AI Systems on V-LoL-Train

This repository serves as a comprehensive analysis of AI systems' visual logical learning abilities on the V-LoL-Train problem. It includes implementations of various models, including symbolic, neural, and neuro-symbolic approaches, for tackling visual logical reasoning tasks. The available implementations encompass training, cross-validation, and plotting functionalities for the following methods:

  • Symbolic AI: Popper, Aleph
  • Neural AI: ResNet, EfficientNet, Vision Transformer
  • Neuro-Symbolic AI: RCNN-Popper, RCNN-Aleph

By utilizing this repository, researchers can assess and compare the performance of different AI systems on the V-LoL-Train problem, enabling in-depth evaluations of their visual logical reasoning capabilities. The repository allows to conduct the following experiments:

  • evaluation on different V-LoL rules
  • evaluation on different V-LoL visualizations
  • evaluation on different V-LoL sceneries
  • evaluation on different V-LoL train lengths
  • evaluation on different degrees of image noise
  • evaluation on different degrees of perturbed labels
  • evaluation on varying number of training samples
  • test-time interventions

Installation and Setting up docker

We recommend using this repository as a wrapper for the V-Lol-Train dataset generation repository. To do so, please follow the installation below. Alternatively, you can also download the dataset from the official website. In that case you need to adjust the dataset path ds_path in the script parameters and add the dataloader files to the following directory visual-logical-learning/TrainGenerator/michalski_trains. The dataset files can also be found on the official website.

git clone
cd visual-logical-learning
git clone
cd ..
docker build -t v-lol-train .


To run the experiments, please execute the following command:

docker run --gpus device=0 -v $(pwd):/home/workdir v-lol-train python3

Script parameters

The following settings are available, the corresponding input types and default settings are noted in parentheses:

General settings:

  • action (str, train): The action to perform. Possible values are 'train', 'plot'.
  • command (str, train): The command to perform. Possible values are 'train', 'eval', 'ilp', 'ilp_crossval', 'split_ds', 'eval_generalization' or 'ct'.
  • cuda (int, 0): The cuda device to use. If set to -1, the CPU is used.'

For more information on the available settings, please refer to the code.

Implementation details

For Popper we set the hyperparameters to allow for a maximum of 10 rules each allowing a maximum of 6 variables and 6 literals in its body. Predicate finding and recursion are turned off, as we could not observe any performance improvement. For ALEPH we use the following hyperparameters: $clauselength=10$, $minacc=0.6$, $minscore=3$, $minpos=3$, $nodes=5000$, $explore=true$, $max_features=10$. Both ILP systems are trained and evaluated on the a symbolic ground-truths instead of the visual images.
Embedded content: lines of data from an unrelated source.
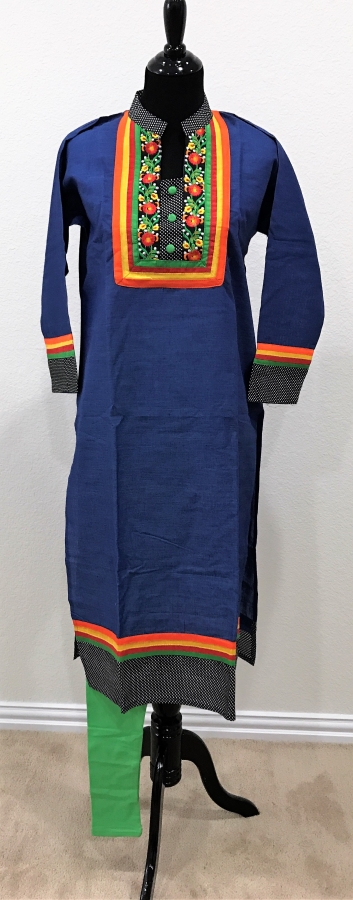 Blue Casual Kurti / Tunic w/ Embroidery & Leggings (M)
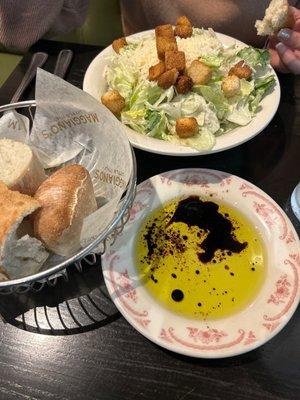 Warm bread, oil & vinegar and a big ass side clear salad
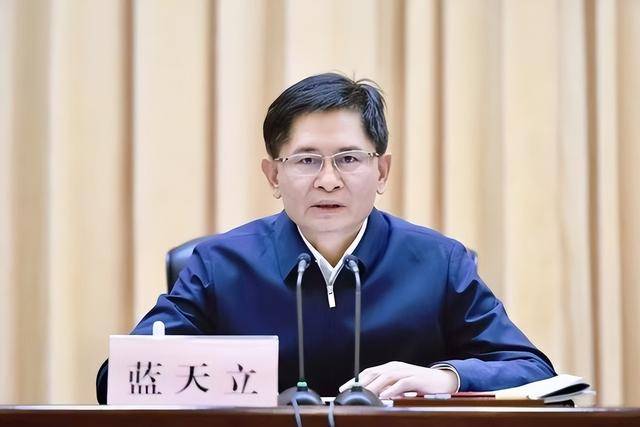 正省部级高官任上落马，五天前曾公开露面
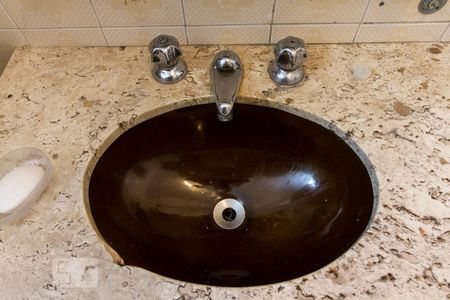 Casa à venda com 90m², 3 quartos e 1 vagaPia do Banheiro Social Piso Inferior 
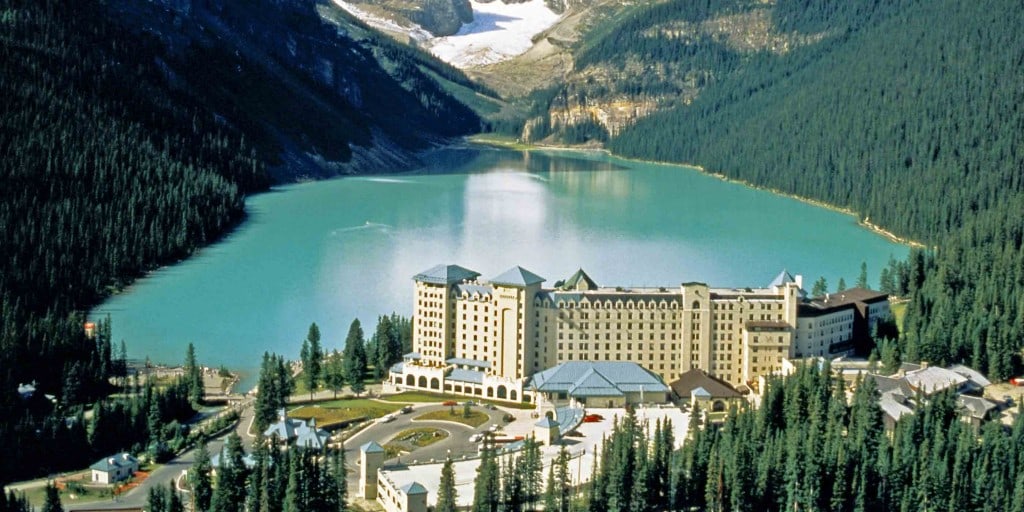 This cool fact about cruise-lovers may surprise you 14 Rocky Mountaineer Lake Louise KarryOn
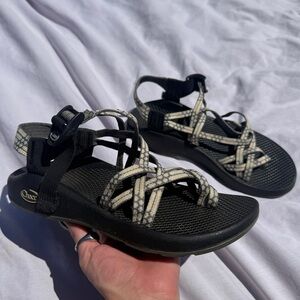 Chaco Z/Cloud Strappy Sandals Women’s 8 Black & Cream Hiking Water Shoes
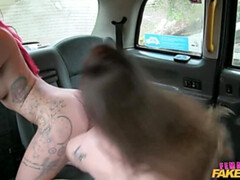 Stellung 69, Grosse titten, Auto, Frau, Lecken, Masturbation, Im freien, Muschi
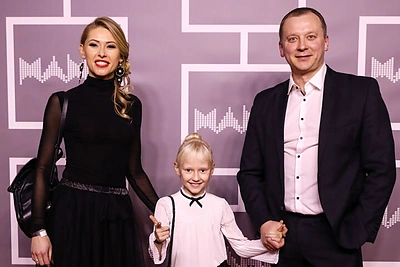 Sandra Daukšaitė-Petrulėnė su vyru Aurimu ir dukra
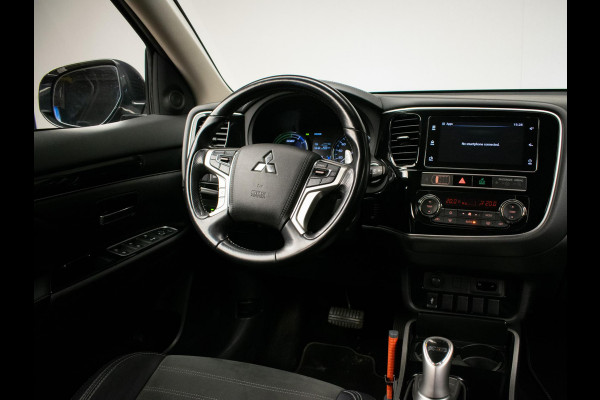 Mitsubishi Outlander 2.4 PHEV Instyle Sport (APPLE CARPLAY,NAVI,STOELVERWARMING,CAMERA,PDC,LEDER,KEYLESS,CRUISE,GETINT,LM VELGEN)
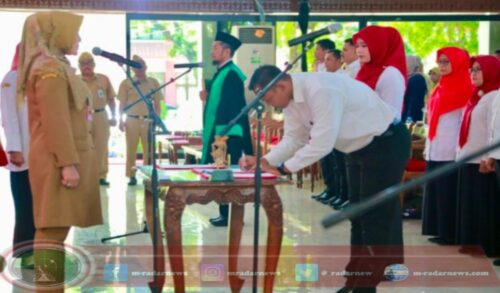 Bupati Sri Mulyani Serahkan 251 SK PPPK Tenaga Guru dan Nakes Formasi Tahun 2023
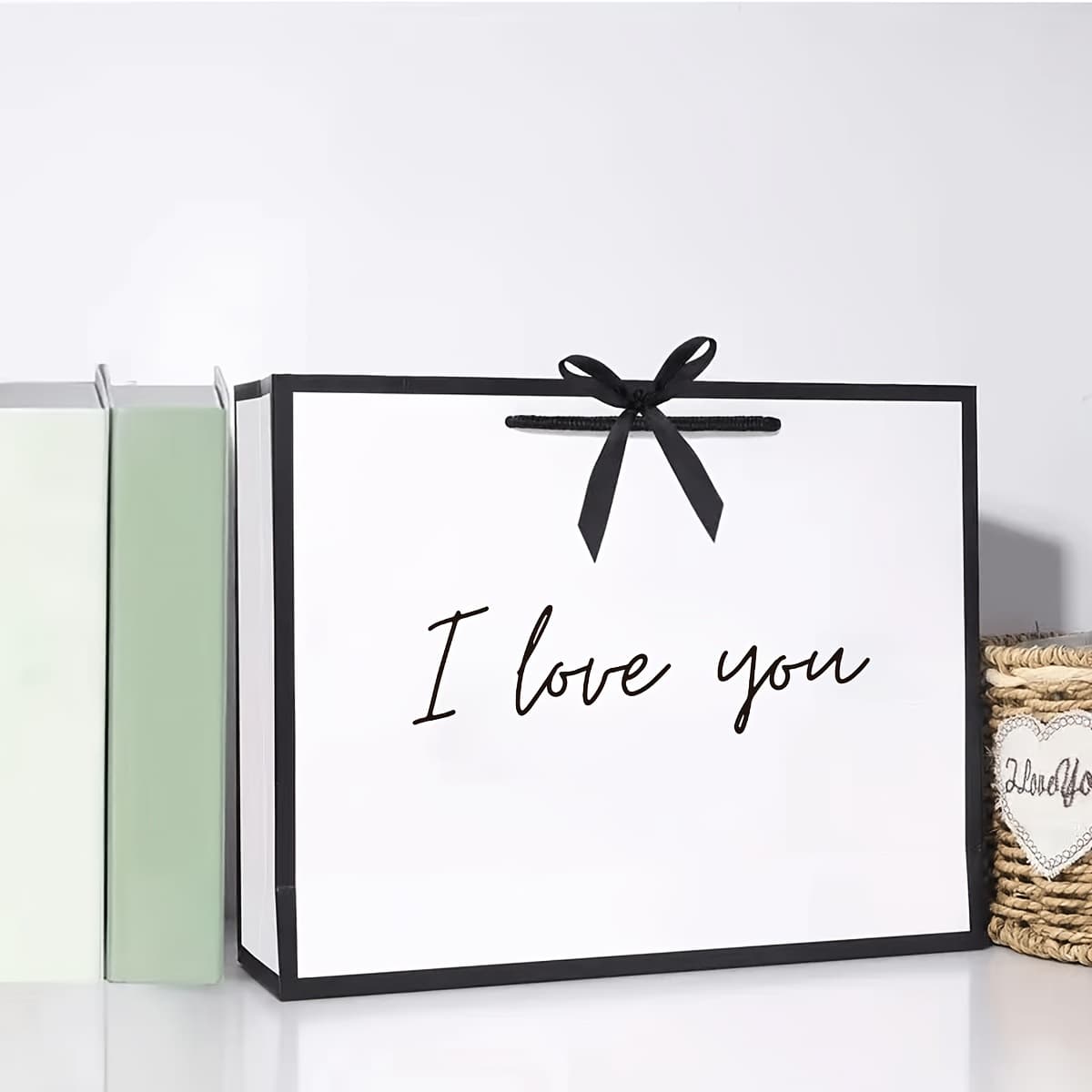 TEMU 1pc I Love You Gift Bag, Paper Gift Bag, Lightweight And Foldable Shopping Handbag, Perfect Gift Bag For Girlfriend, Boyfriend, Husband, Wife, Partner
Our subsymbolic models, namely the ResNet, EfficientNet, and Vision Transformer are initialized with the weights of the pre-trained foundation models which was trained on the 1000-class ImageNet dataset. The last fully-connected layer is replaced to fit the two-class classification task of westbound and eastbound trains. Subsequently, the models are transfer trained on the respective datasets for 25 epochs using a batch size of 50 and starting with a learning rate of 0.001 (0.0001 for the Vision Transformer), which decreases by 20% every five epochs. The Adam optimizer is used for updating the models' weights and the cross-entropy loss function for calculating the loss.

For the perceptions modules of the Neuro-Symbolic AI systems, we modify the improved mask-RCNN (v2 version) \cite{li2021benchmarking} to allow for multi-label instance segmentation. For more in depth implementation details please refer to our code. We initialize our model with pre-trained weights for MaskRCNN + ResNet50 + FPN using the v2 variant with post-paper optimizations. We transfer train our model on 10k V-LoL-Train dataset containing random trains. For training we use the AdamW optimizer and cross-entropy loss. After inferring the segmented masked using mask-RCNN we post process these using a mask matching algorithm to assemble a symbolic scene representations. We achieve nearly 100% validation accuracy on the random V-LoL-Train and 99% test accuracy on the Michalski V-LoL-Train. Subsequently, we fit the ILP approaches using the same hyperparameters as in the run of the purely symbolic AI systems. For beam search of $\alpha$ILP we choose a beam size of 70 with a beam depth of 5. We select a maximum of 1000 clauses after search on which we then perform learning for 100 epochs. For TheoryX and the numerical rule we learn a logic program consisting of two rules while for the complex rule we learn 4 rules. For more in depth information on the mode declaration and hyper parameters of $\alpha$ILP, Popper, and Aleph please refer to our code.